#### THE TASK
Every line below that has "comunicación" in it should be copied.

#### WORKING DATA
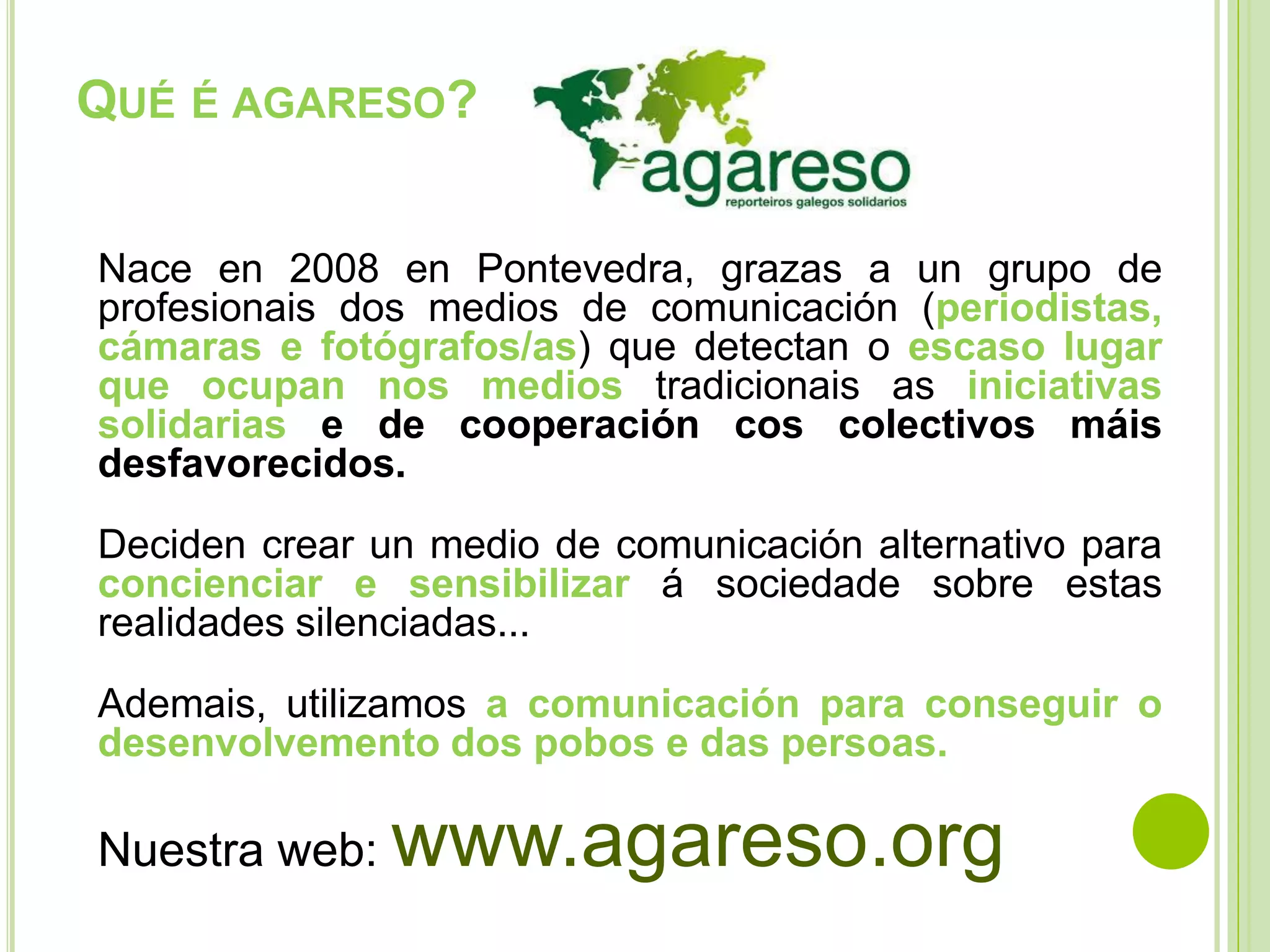 QUÉ É AGARESO?

agareso
reporteiros galegos solidarios

Nace en 2008 en Pontevedra, grazas a un grupo de profesionais dos medios de comunicación (periodistas, cámaras e fotógrafos/as) que detectan o escaso lugar que ocupan nos medios tradicionais as iniciativas solidarias e de cooperación cos colectivos máis desfavorecidos.

Deciden crear un medio de comunicación alternativo para concienciar e sensibilizar á sociedade sobre estas realidades silenciadas...

Ademais, utilizamos a comunicación para conseguir o desenvolvemento dos pobos e das persoas.

Nuestra web: www.agareso.org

#### TASK RESULT
Nace en 2008 en Pontevedra, grazas a un grupo de profesionais dos medios de comunicación (periodistas, cámaras e fotógrafos/as) que detectan o escaso lugar que ocupan nos medios tradicionais as iniciativas solidarias e de cooperación cos colectivos máis desfavorecidos.
Deciden crear un medio de comunicación alternativo para concienciar e sensibilizar á sociedade sobre estas realidades silenciadas...
Ademais, utilizamos a comunicación para conseguir o desenvolvemento dos pobos e das persoas.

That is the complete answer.